Negative effects of television viewing on children
It is becoming very clear from research, that television provides a powerful example of how to behave. It is a role model for children, that has a very strong negative influence, if parents and carers allow indiscriminate use.
Television programs and advertisements are full of characters behaving in socially unacceptable ways.
The main aim of producers of television programs and advertisements, is to entertain and make money.
Television exposes children to violence in ways, that positively reinforce violent, aggressive behaviours. “Television can promote certain behaviours such as: aggression, stereotyping, racism and many more factors” Violence has mostly no consequences, and suggests that some of life’s more complex problems can be solved in thirty to sixty minutes, often using violent acts.
Stereotyping in television programs is still present, particularly to do with gender, race, culture and religion.
Programs glorify power and affluence, greed, selfishness and vanity.
Many children copy what they see on television, without fully understanding the consequences of their actions. Children are quite easily led to believe that if they are able to jump buildings, they too are “super heroes”.
By following some simple recommendations in a consistent manner, the community can effectively counteract much of the damaging effects. The two most important for parents, teachers and carers, are to follow the classifications provided, and to limit T.V. to 2 hours a day with progressively less for very young children. T.V. needs to be kept out of bedrooms, to allow for effective regulation, and to promote family togetherness. We need to watch with children a lot of the time, so we can point out what is real, and what is fantasy.

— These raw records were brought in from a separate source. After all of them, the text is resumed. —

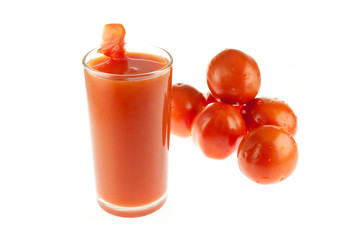 Fresh of full tomato juice glass isolated on white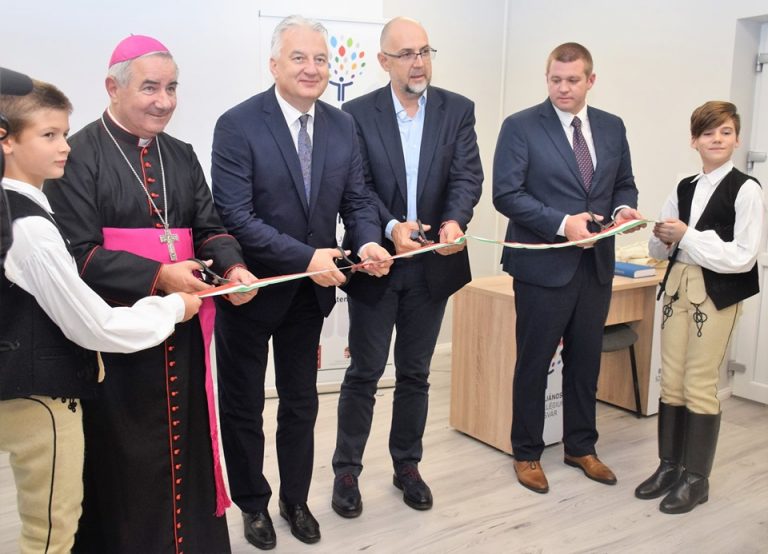 Vicepremier ungar, la inaugurarea unei colegiu din Timișoara: Clădirea aceasta e o mică Ungarie!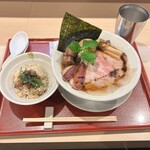 燃えよ麺助 - 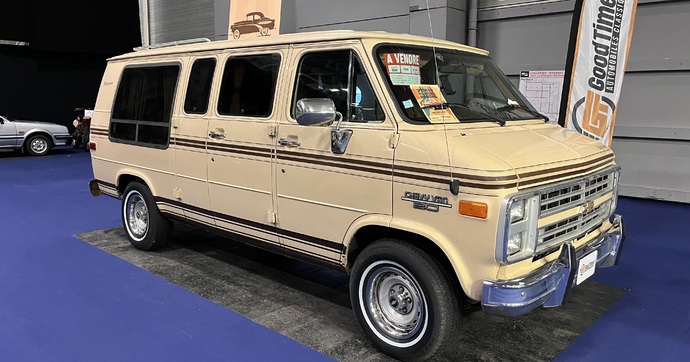 De l’Agence Tous Risques, ou presque, à la Dolce Vita : les maisons roulantes font le show à Rétromobile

Children gradually learn to differentiate, by experiencing the real world away from the “box”, but it takes about nine years. Similarly young children can’t understand joking, satire and sarcasm for many years, and therefore can be confused and frightened by what they see.
It is vital that we impart values to our children, and that we point out violence and lack of morality, evident on the screen. We need to explain that dramatic and traumatic incidents rarely occur, in real life, to give our children some perspective. We need to point out that, in real life, people are hurt and killed by weapons.We need to seek out programs that are non-violent, promote positive development of language and social skills and learning. We need to consider the child’s developmental level, and be aware of the risks on children, of viewing violence.
Finally we must ensure that our children are getting plenty of exercise, play, exploration, creating, reading, problem solving, socializing, fresh air, sunshine, outings, hobbies, sport, music, sleep and rest as an alternative to the “box”.